* _WRITTEN TASK 1_
Decide whether each statement agrees with the patch below. For each of (a), (b) and (c), answer yes or no and quote the deciding words from the patch: (a) orjson supports streaming encoding through iterencode. (b) Generating a 2GB diff as JSON-Lines with the change takes 20-30% less time than the stdlib. (c) The patch changes three files.

-=-=-

From 5e6167aa1a232eb3aa603332b503527123c345a4 Mon Sep 17 00:00:00 2001
From: Craig de Stigter <craig@destigter.nz>
Date: Wed, 13 Nov 2024 15:33:04 +1300
Subject: [PATCH] Use `orjson` for faster JSONL output

refs #1018

When generating a large (2GB) diff as JSON-Lines this takes 20-30% less
time than the stdlib.

It may be possible to use this in other places, but note that orjson
doesn't support streaming encoding (iterencode), which means it is of
limited utility where we're trying to stream JSON diffs of huge
datasets.

This change uses it for individual features in JSONL diffs only where
the lack of iterencode() isn't a concern.

orjson is MIT licensed.
---
 kart/json_diff_writers.py | 14 ++++++++++----
 kart/output_util.py       | 25 ++++++++++++++++++++++++-
 2 files changed, 34 insertions(+), 5 deletions(-)

diff --git a/kart/json_diff_writers.py b/kart/json_diff_writers.py
index 48509fff1..0a928adad 100644
--- a/kart/json_diff_writers.py
+++ b/kart/json_diff_writers.py
@@ -1,4 +1,4 @@
-import json
+import orjson
 import logging
 import threading
 from datetime import datetime, timedelta, timezone
@@ -19,7 +19,11 @@
 from kart.diff_structs import FILES_KEY, BINARY_FILE, DatasetDiff
 from kart.key_filters import DeltaFilter
 from kart.log import commit_obj_to_json
-from kart.output_util import dump_json_output, resolve_output_path
+from kart.output_util import (
+    dump_json_output,
+    resolve_output_path,
+    orjson_encode_default,
+)

-=-=-

* _WRITTEN TASK 2_
Please rewrite the records from the first one down through the line containing "Cover-Bild 99 heiße Spuren", substituting "Chevy" for "Chevrolet" and leaving everything else unchanged.

-=-=-

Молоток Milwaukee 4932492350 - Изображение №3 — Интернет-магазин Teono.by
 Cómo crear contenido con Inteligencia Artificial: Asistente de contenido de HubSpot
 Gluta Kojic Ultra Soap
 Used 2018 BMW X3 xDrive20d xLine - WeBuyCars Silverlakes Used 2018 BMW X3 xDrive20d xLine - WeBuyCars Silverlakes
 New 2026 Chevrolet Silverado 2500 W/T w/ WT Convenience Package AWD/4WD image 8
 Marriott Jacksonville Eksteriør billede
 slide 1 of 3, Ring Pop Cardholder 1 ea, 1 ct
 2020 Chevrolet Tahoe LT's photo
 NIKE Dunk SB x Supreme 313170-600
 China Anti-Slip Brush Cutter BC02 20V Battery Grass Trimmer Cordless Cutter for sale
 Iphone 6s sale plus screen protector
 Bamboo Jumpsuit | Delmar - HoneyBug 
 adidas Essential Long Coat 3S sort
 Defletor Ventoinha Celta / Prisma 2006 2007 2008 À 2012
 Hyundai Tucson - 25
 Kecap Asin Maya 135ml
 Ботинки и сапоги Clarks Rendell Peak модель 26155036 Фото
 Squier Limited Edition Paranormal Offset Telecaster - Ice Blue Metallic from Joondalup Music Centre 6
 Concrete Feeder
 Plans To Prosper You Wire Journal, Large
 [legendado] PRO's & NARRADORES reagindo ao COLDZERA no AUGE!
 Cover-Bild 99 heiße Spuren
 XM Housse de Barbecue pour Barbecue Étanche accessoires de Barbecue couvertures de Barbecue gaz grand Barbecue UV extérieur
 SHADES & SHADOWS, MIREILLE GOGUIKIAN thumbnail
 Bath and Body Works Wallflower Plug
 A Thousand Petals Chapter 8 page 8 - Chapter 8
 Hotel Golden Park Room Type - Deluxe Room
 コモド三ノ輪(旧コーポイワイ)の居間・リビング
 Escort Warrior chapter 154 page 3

-=-=-

* _ANSWER AREA 1_
(a) No: "orjson doesn't support streaming encoding (iterencode)"
(b) Yes: "When generating a large (2GB) diff as JSON-Lines this takes 20-30% less time than the stdlib."
(c) No: "2 files changed"

* _ANSWER AREA 2_
Молоток Milwaukee 4932492350 - Изображение №3 — Интернет-магазин Teono.by
 Cómo crear contenido con Inteligencia Artificial: Asistente de contenido de HubSpot
 Gluta Kojic Ultra Soap
 Used 2018 BMW X3 xDrive20d xLine - WeBuyCars Silverlakes Used 2018 BMW X3 xDrive20d xLine - WeBuyCars Silverlakes
 New 2026 Chevy Silverado 2500 W/T w/ WT Convenience Package AWD/4WD image 8
 Marriott Jacksonville Eksteriør billede
 slide 1 of 3, Ring Pop Cardholder 1 ea, 1 ct
 2020 Chevy Tahoe LT's photo
 NIKE Dunk SB x Supreme 313170-600
 China Anti-Slip Brush Cutter BC02 20V Battery Grass Trimmer Cordless Cutter for sale
 Iphone 6s sale plus screen protector
 Bamboo Jumpsuit | Delmar - HoneyBug 
 adidas Essential Long Coat 3S sort
 Defletor Ventoinha Celta / Prisma 2006 2007 2008 À 2012
 Hyundai Tucson - 25
 Kecap Asin Maya 135ml
 Ботинки и сапоги Clarks Rendell Peak модель 26155036 Фото
 Squier Limited Edition Paranormal Offset Telecaster - Ice Blue Metallic from Joondalup Music Centre 6
 Concrete Feeder
 Plans To Prosper You Wire Journal, Large
 [legendado] PRO's & NARRADORES reagindo ao COLDZERA no AUGE!
 Cover-Bild 99 heiße Spuren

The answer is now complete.